In [1]:
import pandas as pd
import pickle
import numpy as np

import os

import torch
from torch.utils.data import Subset

import transformers
from transformers import AutoTokenizer

In [2]:
model_name='dmis-lab/biobert-v1.1'
tokenizer = AutoTokenizer.from_pretrained(model_name)  # učitavanje konketnog tokenizatora

In [2]:
def load_from_pickle(pickle_name):
    with open(pickle_name, 'rb') as fh:
        unpickled_object = pickle.load(fh)
    return unpickled_object

In [80]:
# The function takes the dataset and the name of the file in which it should be pickled.
# The third argument (when explicitly called) forms a subfolder of the BioNER class name that is "hidden"
# for zero-shot and few-shot training, which enables a transparent folder structure of the data.

# Returns nothing, just saves the pickle dataset.

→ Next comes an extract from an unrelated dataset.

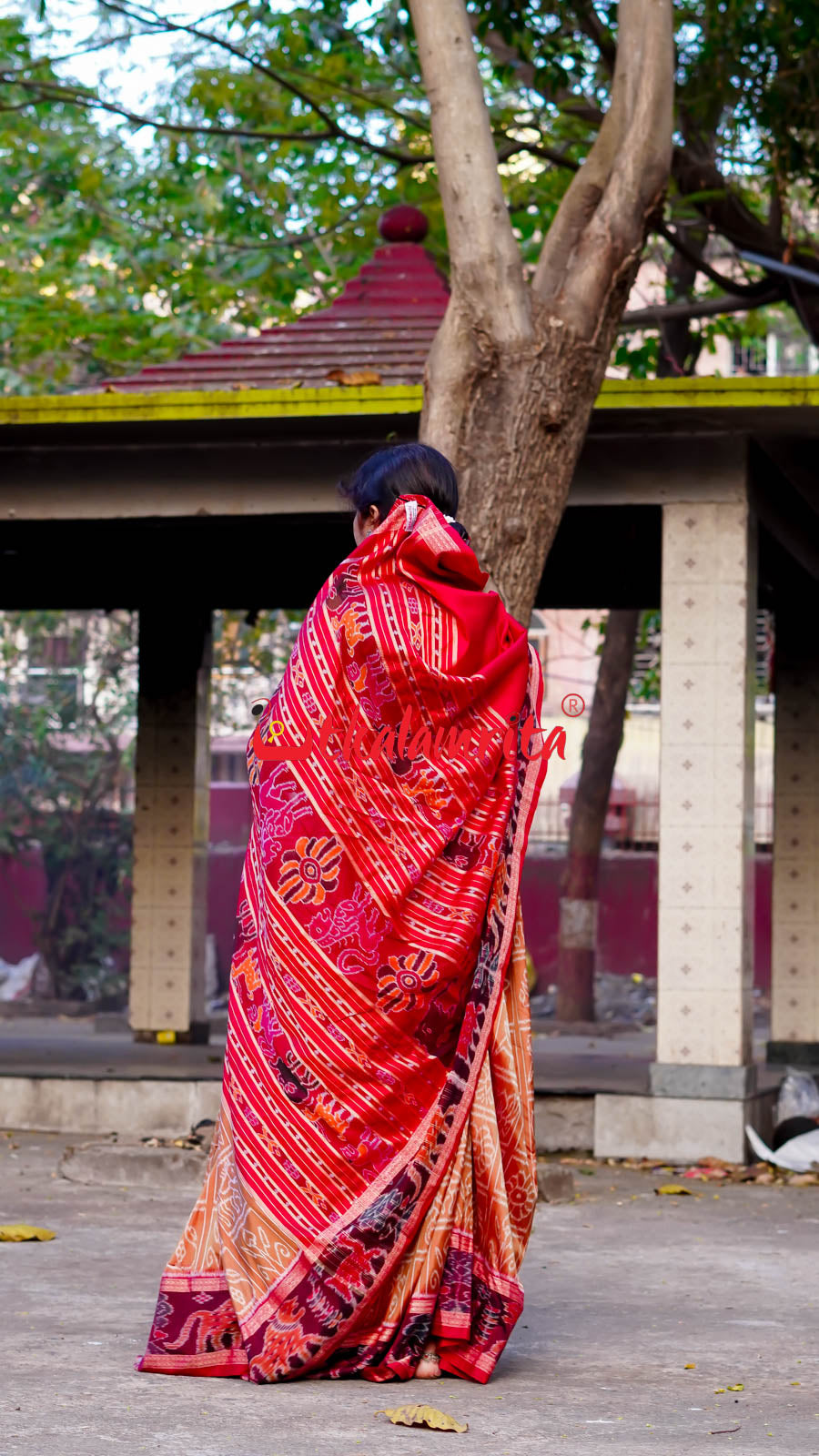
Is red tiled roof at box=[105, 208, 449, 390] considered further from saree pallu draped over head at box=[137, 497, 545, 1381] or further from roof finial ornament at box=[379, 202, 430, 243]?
saree pallu draped over head at box=[137, 497, 545, 1381]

def dump_to_pickle(data_set, file_name, class_name=None):
    if class_name == None:
        folders = os.path.join('Datasets')
    else:
        folders = os.path.join('Datasets', class_name)
    os.makedirs(folders, exist_ok=True)
    filename = file_name+'.pkl'
    file_path = os.path.join(folders, filename)
    outfile = open(file_path,'wb')
    pickle.dump(data_set,outfile, protocol=4)

In [4]:
# function BERT-tokenizes (WordPiece principle) input
# in our case 2 sequences ((1) explicitly given class and (2) sentence)
# and returns the BERT-tokenized output

def BERTtokenizovanje_ClassText(df):
    
    tokenized_encodings = tokenizer(df["class"].to_list(),
                                 df["text"].to_list(),
                                 truncation=True,
                                 is_split_into_words=True,
                                 add_special_tokens=True,
                                 padding='max_length',
                                 max_length=512)
    return tokenized_encodings

In [5]:
# Due to the nature of BERT-tokenization (the WordPiece approach may return the initial token as multiple tokens),
# alignment of labels is required. In addition, it was necessary to take into account that the sequence was created
# by concatenating 2 initial sequences (classes and sentences)

# In our approach, we opted for a principle where each part of a unique initial token is assigned a value
# (another approach would be to assign a value to only the first part, and to give the rest a value of -100 (corresponds to None)).

# The function takes 2 parameters (the third one is assigned due to access selection) - the loaded dataframe and the BERT-tokenized inut
# and returns output that now contains aligned labels.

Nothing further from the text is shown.